As a fan of author Robert Ludlum, I was very excited to learn about a spin-off TV series that takes place within his Bourne Universe. Having read the first of his Bourne book series and enjoyed the first three feature-film adaptations featuring Matt Damon, I was wondering how a TV series could keep up the frantic pace for an extended amount of time, always running against the clock in never-ending do-or-die scenarios. Treadstone, airing on the USA Network, did not let me down in that regard.
Sleeper agents have begun to awaken throughout the world and Project Treadstone is responsible for the results. “The Cicada Protocol” bounces back and forth between flashbacks to the ’70s and the present day as Cold War fears lead to the death of a dictator and the launch codes of a Russian nuclear bomb that’s gone missing will surely fall into the hands of a rogue group destined to start World War III unless these sleeper agents can save the day.
Dark secrets, nationalist pride, corporate layoffs and brainwashed soldiers are all touched upon in a variety of ways, and the lengths people will go to get the weapon’s launch codes are explored. But the only way a series like this can be successful is if it focuses on strong characters. Instead of simply focusing on one main character, at least through the very first episode, the show is telling the stories of a group of soldiers who have absolutely no idea that they’re killing machines. Whether or not they’re connected is yet to be seen, but I really hope each one has individual orders that won’t cross paths with the others.
Music plays a big role in their lives… much more than they actually realize. It seems the French nursery rhyme/song Frère Jacques is a grand link that awakens these agents. And if you’ve seen any of the Bourne movies, you’ll realize there’s plenty of action to anticipate. So, naturally, the only cure for escaping a drug-induced haze is more adrenaline!
As a high-profile event series, the main question I keep asking is what, exactly, is the Ludlum connection? Is it in name only or will the filmmakers actually attempt to explore the atmosphere the author actually created? Known for creating thrillers that involved conspiracy theories and terrorists who are actually doing the dirty work of high-ranking governments, I’m very interested in seeing where this series goes and how long it can keep up its frantic pace.
Did our main characters actually choose to become super soldiers or did this unsanctioned black-ops program choose these participants against their wills? And what happens once they realize the recurring dreams of not feeling themselves is actually real life?

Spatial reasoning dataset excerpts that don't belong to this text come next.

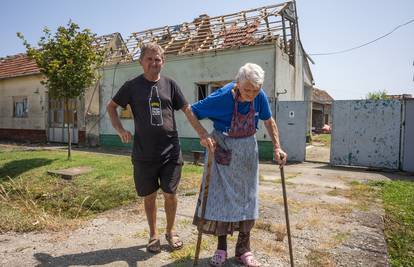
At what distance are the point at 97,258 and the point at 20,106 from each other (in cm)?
1852

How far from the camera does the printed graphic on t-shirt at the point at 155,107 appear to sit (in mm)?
3359

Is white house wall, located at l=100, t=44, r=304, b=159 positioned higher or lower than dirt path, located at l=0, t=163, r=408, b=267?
higher

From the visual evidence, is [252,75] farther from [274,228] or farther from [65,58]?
[65,58]

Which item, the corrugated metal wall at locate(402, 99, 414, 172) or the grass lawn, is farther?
the corrugated metal wall at locate(402, 99, 414, 172)

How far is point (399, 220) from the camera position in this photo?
4.73 metres

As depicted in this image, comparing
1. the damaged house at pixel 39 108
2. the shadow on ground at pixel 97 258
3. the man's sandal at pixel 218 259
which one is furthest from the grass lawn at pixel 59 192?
the damaged house at pixel 39 108

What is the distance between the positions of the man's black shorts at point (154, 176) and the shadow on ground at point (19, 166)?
6200 millimetres

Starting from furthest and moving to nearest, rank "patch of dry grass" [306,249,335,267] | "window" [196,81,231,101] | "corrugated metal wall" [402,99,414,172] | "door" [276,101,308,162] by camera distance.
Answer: "window" [196,81,231,101] < "door" [276,101,308,162] < "corrugated metal wall" [402,99,414,172] < "patch of dry grass" [306,249,335,267]

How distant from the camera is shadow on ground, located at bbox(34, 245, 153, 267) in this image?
3215 mm

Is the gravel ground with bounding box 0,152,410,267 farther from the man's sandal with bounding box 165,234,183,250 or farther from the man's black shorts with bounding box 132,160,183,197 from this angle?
the man's black shorts with bounding box 132,160,183,197

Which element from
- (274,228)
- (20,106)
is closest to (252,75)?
(274,228)

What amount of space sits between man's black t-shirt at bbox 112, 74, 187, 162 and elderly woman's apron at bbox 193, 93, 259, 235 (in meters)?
0.63

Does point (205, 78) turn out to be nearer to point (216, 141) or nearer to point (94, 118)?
point (94, 118)

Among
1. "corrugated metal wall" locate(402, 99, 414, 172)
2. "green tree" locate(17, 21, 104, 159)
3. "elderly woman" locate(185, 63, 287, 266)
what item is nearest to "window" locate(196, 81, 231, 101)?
"green tree" locate(17, 21, 104, 159)
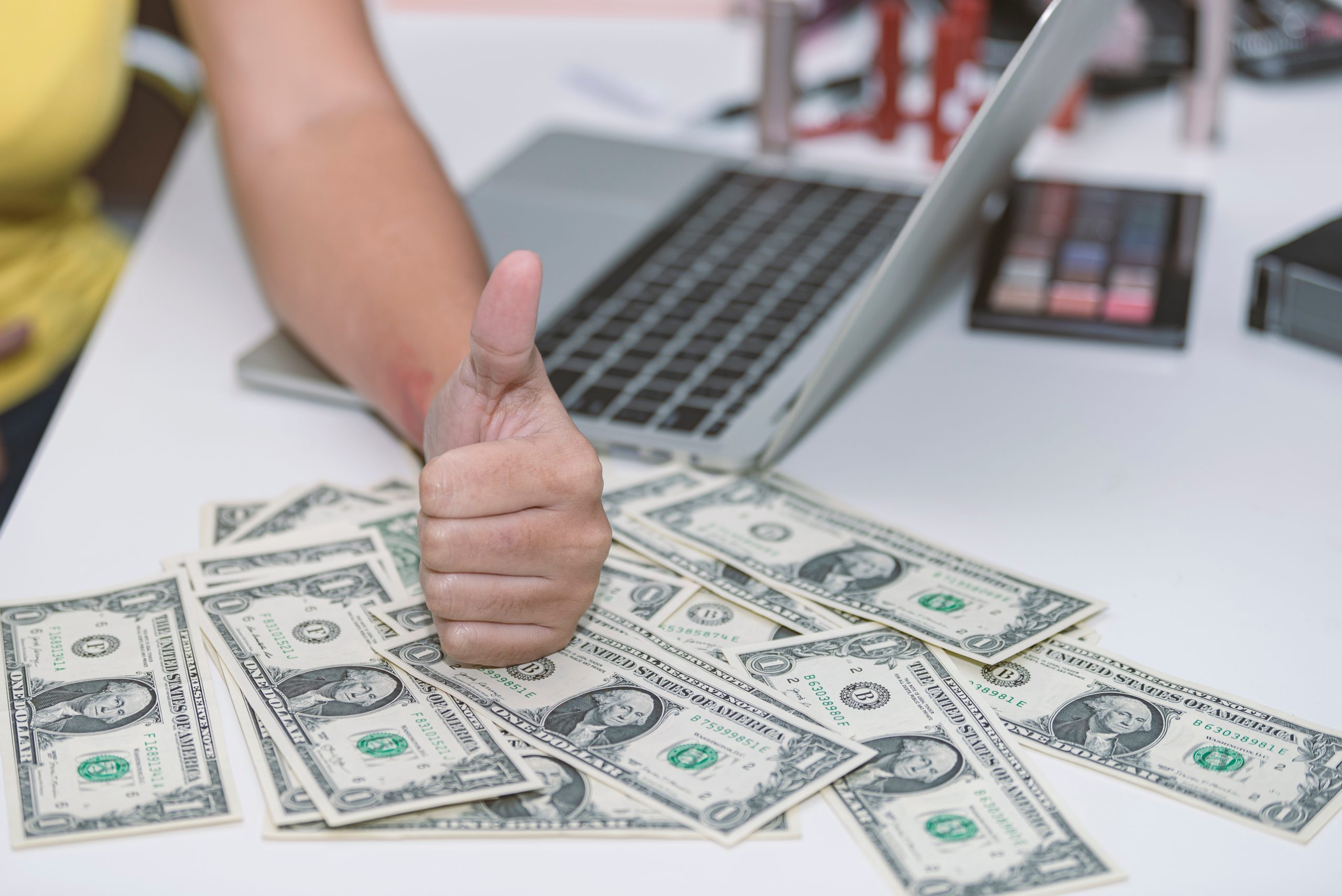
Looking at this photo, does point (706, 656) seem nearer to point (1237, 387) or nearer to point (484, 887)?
point (484, 887)

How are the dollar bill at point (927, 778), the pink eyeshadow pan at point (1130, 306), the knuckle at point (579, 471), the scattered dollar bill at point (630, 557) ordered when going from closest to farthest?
the dollar bill at point (927, 778), the knuckle at point (579, 471), the scattered dollar bill at point (630, 557), the pink eyeshadow pan at point (1130, 306)

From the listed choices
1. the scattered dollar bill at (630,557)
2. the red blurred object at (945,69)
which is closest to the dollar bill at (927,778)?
the scattered dollar bill at (630,557)

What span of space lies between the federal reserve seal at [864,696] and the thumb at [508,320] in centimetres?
23

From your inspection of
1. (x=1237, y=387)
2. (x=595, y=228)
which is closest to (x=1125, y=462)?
(x=1237, y=387)

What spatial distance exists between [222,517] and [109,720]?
191mm

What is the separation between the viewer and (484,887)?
54cm

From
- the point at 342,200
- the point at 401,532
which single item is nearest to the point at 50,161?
the point at 342,200

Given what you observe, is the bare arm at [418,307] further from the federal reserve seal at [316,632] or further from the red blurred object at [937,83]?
the red blurred object at [937,83]

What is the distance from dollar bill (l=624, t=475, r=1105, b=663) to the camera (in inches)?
27.0

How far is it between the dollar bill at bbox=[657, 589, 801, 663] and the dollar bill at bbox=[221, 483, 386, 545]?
0.22 m

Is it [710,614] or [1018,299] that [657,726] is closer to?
[710,614]

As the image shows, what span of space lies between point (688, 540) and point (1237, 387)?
43 centimetres

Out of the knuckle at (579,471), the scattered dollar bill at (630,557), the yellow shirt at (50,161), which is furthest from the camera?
the yellow shirt at (50,161)

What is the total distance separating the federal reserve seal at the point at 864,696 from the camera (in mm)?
639
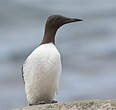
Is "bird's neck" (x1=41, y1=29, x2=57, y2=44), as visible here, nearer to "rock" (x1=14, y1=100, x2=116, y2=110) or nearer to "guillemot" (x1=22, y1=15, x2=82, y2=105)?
"guillemot" (x1=22, y1=15, x2=82, y2=105)

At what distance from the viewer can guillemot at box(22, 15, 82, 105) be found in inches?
217

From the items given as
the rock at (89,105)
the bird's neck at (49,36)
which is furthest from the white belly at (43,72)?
the rock at (89,105)

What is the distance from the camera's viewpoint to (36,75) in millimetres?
5551

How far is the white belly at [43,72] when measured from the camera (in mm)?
5500

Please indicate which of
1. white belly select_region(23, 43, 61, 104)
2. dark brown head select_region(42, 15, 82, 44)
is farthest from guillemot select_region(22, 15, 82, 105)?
dark brown head select_region(42, 15, 82, 44)

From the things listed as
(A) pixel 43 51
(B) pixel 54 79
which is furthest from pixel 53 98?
(A) pixel 43 51

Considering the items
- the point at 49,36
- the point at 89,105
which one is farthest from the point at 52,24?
the point at 89,105

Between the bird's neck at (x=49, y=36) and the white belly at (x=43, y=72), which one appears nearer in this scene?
the white belly at (x=43, y=72)

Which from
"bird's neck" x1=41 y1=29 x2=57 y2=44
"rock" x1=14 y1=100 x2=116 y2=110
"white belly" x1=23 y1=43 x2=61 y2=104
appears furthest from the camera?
"bird's neck" x1=41 y1=29 x2=57 y2=44

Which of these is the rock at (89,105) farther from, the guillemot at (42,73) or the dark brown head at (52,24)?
the dark brown head at (52,24)

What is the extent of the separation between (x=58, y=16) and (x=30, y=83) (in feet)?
3.73

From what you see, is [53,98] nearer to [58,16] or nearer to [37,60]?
[37,60]

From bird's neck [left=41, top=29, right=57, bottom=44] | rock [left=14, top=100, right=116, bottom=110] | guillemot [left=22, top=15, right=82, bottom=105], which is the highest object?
bird's neck [left=41, top=29, right=57, bottom=44]

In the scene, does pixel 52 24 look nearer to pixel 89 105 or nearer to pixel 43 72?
pixel 43 72
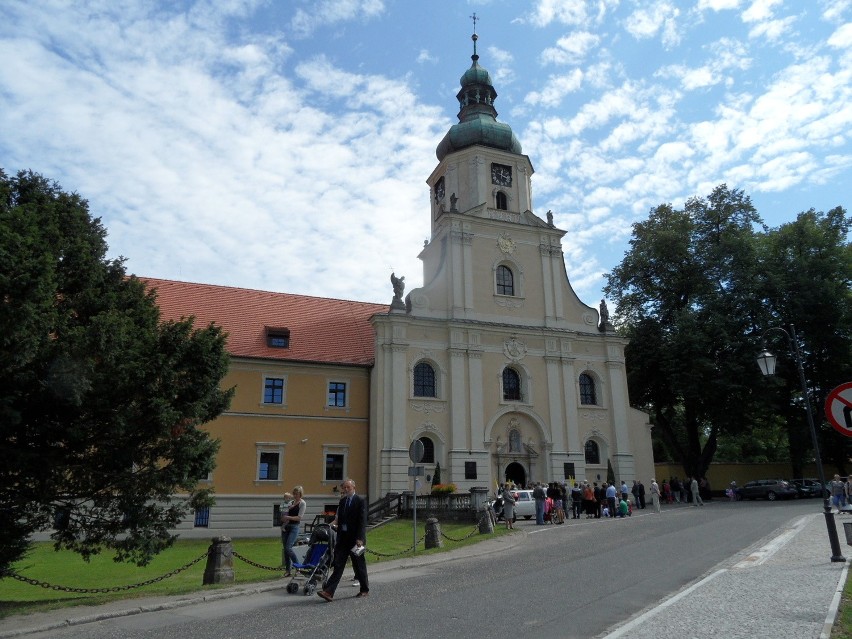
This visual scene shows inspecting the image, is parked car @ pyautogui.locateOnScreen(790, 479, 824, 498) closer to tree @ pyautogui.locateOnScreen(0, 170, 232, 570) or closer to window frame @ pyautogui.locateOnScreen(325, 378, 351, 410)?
window frame @ pyautogui.locateOnScreen(325, 378, 351, 410)

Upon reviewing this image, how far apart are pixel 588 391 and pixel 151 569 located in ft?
79.7

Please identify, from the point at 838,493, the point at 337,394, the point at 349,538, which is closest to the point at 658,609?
the point at 349,538

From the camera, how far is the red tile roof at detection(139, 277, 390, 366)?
32.1m

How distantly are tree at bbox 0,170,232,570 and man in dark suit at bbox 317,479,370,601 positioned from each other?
4.52m

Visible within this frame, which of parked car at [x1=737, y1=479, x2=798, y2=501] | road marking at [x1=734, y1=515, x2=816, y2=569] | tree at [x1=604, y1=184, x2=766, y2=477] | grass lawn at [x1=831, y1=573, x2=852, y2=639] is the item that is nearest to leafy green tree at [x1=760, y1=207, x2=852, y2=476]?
tree at [x1=604, y1=184, x2=766, y2=477]

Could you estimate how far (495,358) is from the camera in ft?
113

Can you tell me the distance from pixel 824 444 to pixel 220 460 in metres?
34.6

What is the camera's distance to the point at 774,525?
66.3 feet

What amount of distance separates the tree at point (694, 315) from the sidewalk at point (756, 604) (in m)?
24.9

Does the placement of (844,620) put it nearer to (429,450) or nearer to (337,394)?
(429,450)

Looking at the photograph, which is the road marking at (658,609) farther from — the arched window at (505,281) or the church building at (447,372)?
the arched window at (505,281)

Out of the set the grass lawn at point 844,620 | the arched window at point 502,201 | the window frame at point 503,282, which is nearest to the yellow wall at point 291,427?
the window frame at point 503,282

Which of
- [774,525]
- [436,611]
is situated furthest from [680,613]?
[774,525]

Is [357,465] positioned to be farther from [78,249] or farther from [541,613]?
[541,613]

As an Easter Egg, I would really like to see one or more of the big-screen characters appear in a brief cameo. While I truly doubt that would involve Matt Damon, I don’t see that role being too small for Jeremy Renner. A recurring role might be too much to ask for, but possibly bringing in Doug Liman to direct the season finale might also be the ticket to enticing one of the big-screen actors into appearing.
A fan can always hope for some sort of connection between Ludlum’s stories. And so far, I’m definitely a fan of this show.